WRITTEN EXERCISE - Reproduce each of the rows below verbatim, line for line, with no changes to wording, numbers or punctuation.

SUPPLIED ENTRIES -

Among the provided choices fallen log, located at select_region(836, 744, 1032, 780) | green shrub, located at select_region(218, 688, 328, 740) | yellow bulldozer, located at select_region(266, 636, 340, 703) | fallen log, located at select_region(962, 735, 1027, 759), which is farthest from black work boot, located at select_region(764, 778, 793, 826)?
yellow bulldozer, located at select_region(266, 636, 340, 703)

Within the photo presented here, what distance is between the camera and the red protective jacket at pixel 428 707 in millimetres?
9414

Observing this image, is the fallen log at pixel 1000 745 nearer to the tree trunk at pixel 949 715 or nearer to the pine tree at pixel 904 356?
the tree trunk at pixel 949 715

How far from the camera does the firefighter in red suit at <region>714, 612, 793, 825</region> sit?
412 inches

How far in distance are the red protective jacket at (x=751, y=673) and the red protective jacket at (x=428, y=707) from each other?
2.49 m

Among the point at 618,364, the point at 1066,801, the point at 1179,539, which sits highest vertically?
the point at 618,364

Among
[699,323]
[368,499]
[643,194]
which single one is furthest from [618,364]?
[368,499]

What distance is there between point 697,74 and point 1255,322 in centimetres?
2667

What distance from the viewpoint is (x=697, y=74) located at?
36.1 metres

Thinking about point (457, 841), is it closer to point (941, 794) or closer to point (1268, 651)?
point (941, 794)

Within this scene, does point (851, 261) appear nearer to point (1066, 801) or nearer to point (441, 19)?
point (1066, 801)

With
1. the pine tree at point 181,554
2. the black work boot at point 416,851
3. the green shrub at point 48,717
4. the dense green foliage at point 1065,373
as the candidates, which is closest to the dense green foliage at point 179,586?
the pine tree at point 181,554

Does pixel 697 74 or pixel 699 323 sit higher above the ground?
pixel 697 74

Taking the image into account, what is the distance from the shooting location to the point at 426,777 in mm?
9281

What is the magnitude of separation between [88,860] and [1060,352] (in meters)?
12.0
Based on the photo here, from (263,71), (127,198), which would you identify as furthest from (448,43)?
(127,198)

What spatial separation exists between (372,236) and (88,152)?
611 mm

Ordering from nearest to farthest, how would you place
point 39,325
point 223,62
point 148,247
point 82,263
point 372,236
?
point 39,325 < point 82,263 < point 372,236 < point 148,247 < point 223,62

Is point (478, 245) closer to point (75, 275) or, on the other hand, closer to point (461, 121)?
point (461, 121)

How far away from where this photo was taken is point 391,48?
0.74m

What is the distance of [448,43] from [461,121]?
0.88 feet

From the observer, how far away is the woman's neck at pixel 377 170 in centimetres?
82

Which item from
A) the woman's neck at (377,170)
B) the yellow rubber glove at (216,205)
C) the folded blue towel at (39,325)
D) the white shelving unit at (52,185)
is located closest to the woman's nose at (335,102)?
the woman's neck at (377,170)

RESPONSE TO THIS EXERCISE -
Among the provided choices fallen log, located at select_region(836, 744, 1032, 780) | green shrub, located at select_region(218, 688, 328, 740) | yellow bulldozer, located at select_region(266, 636, 340, 703) | fallen log, located at select_region(962, 735, 1027, 759), which is farthest from black work boot, located at select_region(764, 778, 793, 826)?
yellow bulldozer, located at select_region(266, 636, 340, 703)

Within the photo presented here, what distance is between the camera and the red protective jacket at pixel 428 707 in millimetres?
9414

Observing this image, is the fallen log at pixel 1000 745 nearer to the tree trunk at pixel 949 715 or nearer to the pine tree at pixel 904 356?
the tree trunk at pixel 949 715

How far from the camera does the firefighter in red suit at <region>714, 612, 793, 825</region> sit?
412 inches

How far in distance are the red protective jacket at (x=751, y=673) and the red protective jacket at (x=428, y=707) from each other?
2.49 m

Among the point at 618,364, the point at 1066,801, the point at 1179,539, which sits highest vertically?
the point at 618,364

Among
[699,323]
[368,499]
[643,194]
which single one is furthest from [618,364]?
[368,499]

What distance is there between point 697,74 and point 1255,322 in centimetres?
2667

What distance from the viewpoint is (x=697, y=74) located at?
36.1 metres

Thinking about point (457, 841), is it closer to point (941, 794) or closer to point (1268, 651)?
point (941, 794)

Within this scene, does point (851, 261) appear nearer to point (1066, 801) or nearer to point (441, 19)?
point (1066, 801)

With
1. the pine tree at point 181,554
2. the black work boot at point 416,851
3. the green shrub at point 48,717
4. the dense green foliage at point 1065,373
as the candidates, which is closest to the dense green foliage at point 179,586?
the pine tree at point 181,554

Does pixel 697 74 or pixel 699 323 sit higher above the ground?
pixel 697 74

Taking the image into account, what is the distance from the shooting location to the point at 426,777 in mm?
9281

What is the magnitude of separation between [88,860] and [1060,352] (in meters)?
12.0
Based on the photo here, from (263,71), (127,198), which would you identify as furthest from (448,43)?
(127,198)

What spatial separation exists between (372,236) and (88,152)?
611 mm

Ordering from nearest to farthest, how would you place
point 39,325
point 223,62
point 148,247
point 82,263
point 372,236
?
point 39,325 < point 82,263 < point 372,236 < point 148,247 < point 223,62

Is point (478, 245) closer to point (75, 275) or, on the other hand, closer to point (461, 121)?
point (461, 121)

How far away from where this photo was taken is point 391,48?
0.74m

What is the distance of [448,43] from [461,121]?
0.88 feet

From the observer, how far away is the woman's neck at pixel 377 170 in centimetres?
82

Which item from
A) the woman's neck at (377,170)
B) the yellow rubber glove at (216,205)
C) the folded blue towel at (39,325)
D) the white shelving unit at (52,185)
is located closest to the woman's nose at (335,102)?
the woman's neck at (377,170)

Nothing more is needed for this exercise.